Es lamentable que el país no esté hablando del Pacto por la Transformación Territorial que se presentó en Cauca la semana pasada, y del que tanta necesidad tiene esa región, afectada por el narcotráfico, sino que hable de ese otro pacto patriarcal, cada vez más elocuente en los actos del Gobierno, que ya no puede atribuirse a la verborrea sin filtro del Presidente. Luego de la retórica que le hizo el quiebre a la Ley 581 sobre la representación de las mujeres en el Gobierno, para nombrar/llamar ministra de Igualdad a Juan Carlos Florián –por no mencionar el apoyo a Benedetti en aquel inolvidable consejo de ministros–, es imposible seguir considerando “hechos aislados” a ese patrón, evidente en la manera como el Presidente ha tratado a las mujeres de su equipo, y que desconoce sus capacidades intelectuales.
En el episodio más reciente, fue Gloria Miranda, la directora del Programa Nacional Integral de Sustitución de Cultivos de Uso Ilícito (Pnis), quien afrontó, en vivo, el súbito llamado del patrón para compartir escenario: “Gloria, como todas las funcionarias del gobierno del cambio, es hermosa. Cada vez que se me acercan, los periodistas chismosos dicen que son novias mías. Y resulta que se acaba de casar hace un mes, así que la perdimos”, dijo Petro frente a una audiencia no solo dispuesta a aplaudir con servilismo las bromas del “patrón”, sino también, lo que es más grave, a aprender de sus palabras y de sus hechos “hegemónicos” –para usar una de las palabras presidenciales favoritas–.
Puesto que el Presidente es la máxima autoridad del país, su manera de tratar a una subordinada es una declaración de principios que los ciudadanos pueden percibir como un “deber ser” en relaciones asimétricas. Y sabemos muy bien cuáles son esas relaciones asimétricas: no es necesario definirlas.
La escena que ha circulado, no solo por los que el Presidente llama “medios hegemónicos”, sino por redes sociales digitales, muestra el momento en el que se refiere a Miranda con esas frases sobre la belleza de “casi” (es inaudible la palabra) todas las funcionarias del gobierno del cambio”, mientras le pasa el brazo frente a toda la audiencia y hace un acercamiento no deseado que quizás (casi) todas las mujeres podemos identificar.
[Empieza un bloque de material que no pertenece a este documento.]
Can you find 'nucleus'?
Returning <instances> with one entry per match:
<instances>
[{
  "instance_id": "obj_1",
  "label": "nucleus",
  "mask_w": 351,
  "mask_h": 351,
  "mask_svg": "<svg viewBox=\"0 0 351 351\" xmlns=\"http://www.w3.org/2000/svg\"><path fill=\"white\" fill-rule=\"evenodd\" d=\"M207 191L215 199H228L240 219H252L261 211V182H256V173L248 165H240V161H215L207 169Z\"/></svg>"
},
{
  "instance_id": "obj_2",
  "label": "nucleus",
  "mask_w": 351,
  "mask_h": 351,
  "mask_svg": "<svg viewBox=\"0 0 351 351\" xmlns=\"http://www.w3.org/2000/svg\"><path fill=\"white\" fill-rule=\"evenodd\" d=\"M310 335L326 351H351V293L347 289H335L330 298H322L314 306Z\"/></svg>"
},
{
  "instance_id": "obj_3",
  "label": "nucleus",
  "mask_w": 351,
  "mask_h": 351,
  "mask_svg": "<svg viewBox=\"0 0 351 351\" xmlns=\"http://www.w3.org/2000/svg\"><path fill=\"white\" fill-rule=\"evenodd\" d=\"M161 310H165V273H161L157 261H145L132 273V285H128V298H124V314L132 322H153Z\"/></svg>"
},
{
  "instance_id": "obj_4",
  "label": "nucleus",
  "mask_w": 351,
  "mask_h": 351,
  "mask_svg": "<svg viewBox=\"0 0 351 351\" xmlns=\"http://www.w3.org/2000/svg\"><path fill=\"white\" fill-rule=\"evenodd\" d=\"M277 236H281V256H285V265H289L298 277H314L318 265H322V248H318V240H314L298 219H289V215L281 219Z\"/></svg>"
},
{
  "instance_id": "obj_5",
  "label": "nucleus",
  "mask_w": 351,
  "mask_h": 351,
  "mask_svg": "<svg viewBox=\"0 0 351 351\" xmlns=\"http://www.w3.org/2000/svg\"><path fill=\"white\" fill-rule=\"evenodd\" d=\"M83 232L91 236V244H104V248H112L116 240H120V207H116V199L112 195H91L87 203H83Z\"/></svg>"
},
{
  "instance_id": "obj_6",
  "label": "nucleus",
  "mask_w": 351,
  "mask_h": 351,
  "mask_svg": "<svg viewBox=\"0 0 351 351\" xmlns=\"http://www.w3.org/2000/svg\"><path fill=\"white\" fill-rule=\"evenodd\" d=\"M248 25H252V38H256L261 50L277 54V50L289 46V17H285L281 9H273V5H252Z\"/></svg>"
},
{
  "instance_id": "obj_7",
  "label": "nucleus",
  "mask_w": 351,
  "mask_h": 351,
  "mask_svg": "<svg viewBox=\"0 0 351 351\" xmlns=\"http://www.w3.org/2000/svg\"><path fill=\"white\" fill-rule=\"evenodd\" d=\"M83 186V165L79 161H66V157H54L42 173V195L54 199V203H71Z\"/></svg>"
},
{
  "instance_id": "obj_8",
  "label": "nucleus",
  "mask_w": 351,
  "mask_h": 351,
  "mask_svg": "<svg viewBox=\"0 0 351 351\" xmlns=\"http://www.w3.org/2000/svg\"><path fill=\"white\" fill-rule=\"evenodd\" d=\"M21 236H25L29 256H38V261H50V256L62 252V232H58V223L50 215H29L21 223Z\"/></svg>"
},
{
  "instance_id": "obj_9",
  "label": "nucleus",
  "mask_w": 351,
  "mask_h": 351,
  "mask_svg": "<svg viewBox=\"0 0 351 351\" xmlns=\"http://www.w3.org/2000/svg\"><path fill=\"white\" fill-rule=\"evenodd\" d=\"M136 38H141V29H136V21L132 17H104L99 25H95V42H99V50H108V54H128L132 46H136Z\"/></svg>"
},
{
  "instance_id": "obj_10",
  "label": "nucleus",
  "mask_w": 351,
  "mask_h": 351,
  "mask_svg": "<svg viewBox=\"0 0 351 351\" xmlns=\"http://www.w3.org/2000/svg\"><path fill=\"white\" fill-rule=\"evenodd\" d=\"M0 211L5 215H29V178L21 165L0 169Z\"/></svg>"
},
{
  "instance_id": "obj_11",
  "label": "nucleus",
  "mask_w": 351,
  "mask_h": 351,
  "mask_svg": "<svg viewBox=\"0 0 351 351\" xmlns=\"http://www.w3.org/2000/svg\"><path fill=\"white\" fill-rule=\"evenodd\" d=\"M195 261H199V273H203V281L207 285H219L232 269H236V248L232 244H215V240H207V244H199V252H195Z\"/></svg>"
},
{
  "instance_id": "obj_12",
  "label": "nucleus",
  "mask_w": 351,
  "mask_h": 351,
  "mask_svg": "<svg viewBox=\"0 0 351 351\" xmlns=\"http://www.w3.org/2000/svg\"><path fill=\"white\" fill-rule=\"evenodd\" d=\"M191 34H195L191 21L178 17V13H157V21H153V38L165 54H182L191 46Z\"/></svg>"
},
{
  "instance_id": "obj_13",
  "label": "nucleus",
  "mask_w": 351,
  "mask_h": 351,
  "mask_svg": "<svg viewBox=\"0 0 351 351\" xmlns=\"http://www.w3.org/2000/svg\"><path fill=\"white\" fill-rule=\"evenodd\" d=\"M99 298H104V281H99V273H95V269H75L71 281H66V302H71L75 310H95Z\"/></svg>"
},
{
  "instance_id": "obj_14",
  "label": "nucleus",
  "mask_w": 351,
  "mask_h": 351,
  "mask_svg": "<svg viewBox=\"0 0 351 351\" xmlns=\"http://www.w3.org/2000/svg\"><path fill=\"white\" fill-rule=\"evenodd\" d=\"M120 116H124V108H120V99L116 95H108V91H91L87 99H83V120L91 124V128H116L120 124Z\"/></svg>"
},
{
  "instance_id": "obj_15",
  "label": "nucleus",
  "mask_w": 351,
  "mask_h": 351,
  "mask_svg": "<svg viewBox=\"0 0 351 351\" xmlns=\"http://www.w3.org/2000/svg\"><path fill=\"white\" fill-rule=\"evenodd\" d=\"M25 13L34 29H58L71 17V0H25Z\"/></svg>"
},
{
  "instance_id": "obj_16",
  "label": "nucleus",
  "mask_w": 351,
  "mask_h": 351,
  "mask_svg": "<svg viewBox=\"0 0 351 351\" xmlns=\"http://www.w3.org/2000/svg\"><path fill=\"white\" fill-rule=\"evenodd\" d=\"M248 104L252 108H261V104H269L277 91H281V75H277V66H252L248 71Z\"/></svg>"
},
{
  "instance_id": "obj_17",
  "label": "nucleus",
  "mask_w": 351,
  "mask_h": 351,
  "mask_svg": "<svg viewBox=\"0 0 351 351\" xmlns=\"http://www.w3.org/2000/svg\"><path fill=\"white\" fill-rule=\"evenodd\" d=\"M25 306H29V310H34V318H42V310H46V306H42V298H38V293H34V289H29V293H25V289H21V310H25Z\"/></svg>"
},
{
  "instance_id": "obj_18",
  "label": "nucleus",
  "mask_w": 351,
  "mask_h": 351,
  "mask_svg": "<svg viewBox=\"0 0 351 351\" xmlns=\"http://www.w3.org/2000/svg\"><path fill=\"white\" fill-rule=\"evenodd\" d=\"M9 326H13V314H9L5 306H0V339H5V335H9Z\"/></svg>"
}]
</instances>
Ella sonríe, entre incómoda y complaciente, con esa sonrisa que (casi) todas hemos hecho, o visto hacer, frente a hombres poderosos: esa sonrisa que heredamos, y que es una matriz en los casos de acoso.
La aprendimos, sin darnos cuenta, en las telenovelas, las canciones, los libros, los juguetes, y ha configurado códigos de conducta inconscientes. Y así como nos enseñaron a esperar que sean otros quienes tracen la línea entre lo que es aceptable y lo que no, fingimos reírnos frente a esas manos incómodas que se acercan, con tal de no disgustar al amo.
Ella sonríe, entre incómoda y complaciente, con esa sonrisa que (casi) todas hemos hecho, o visto hacer, frente a hombres poderosos: esa sonrisa que heredamos, y que es una matriz en los casos de acoso
¿Quién es esa funcionaria, de la que solo sabemos, por las palabras presidenciales, que es bella y que se casó hace un mes, y, por lo tanto, “la perdimos”? A esa manera de silenciar su voz, su formación y su trabajo se añade un derecho de propiedad, como si cualquier mujer fuera posesión de un hombre ¡a menos que se case!… Y ese acto de posesión supone una realización del hombre: él sabe más y, sobre todo, tiene el poder. Y, en este caso, es cierto.
Aunque hemos avanzado en identificar a ciertos hombres –el acosador callejero, el violador–, seguimos permitiendo esos gestos aparentemente sutiles de los hombres poderosos, como si el acoso fuera un problema de jerarquías. Pero no hay tanta distancia entre la obsesión por los atributos físicos femeninos, en desmedro de la capacidad intelectual de las mujeres, y la forma abusiva de convertirlas en objetos sexuales en juegos de poder.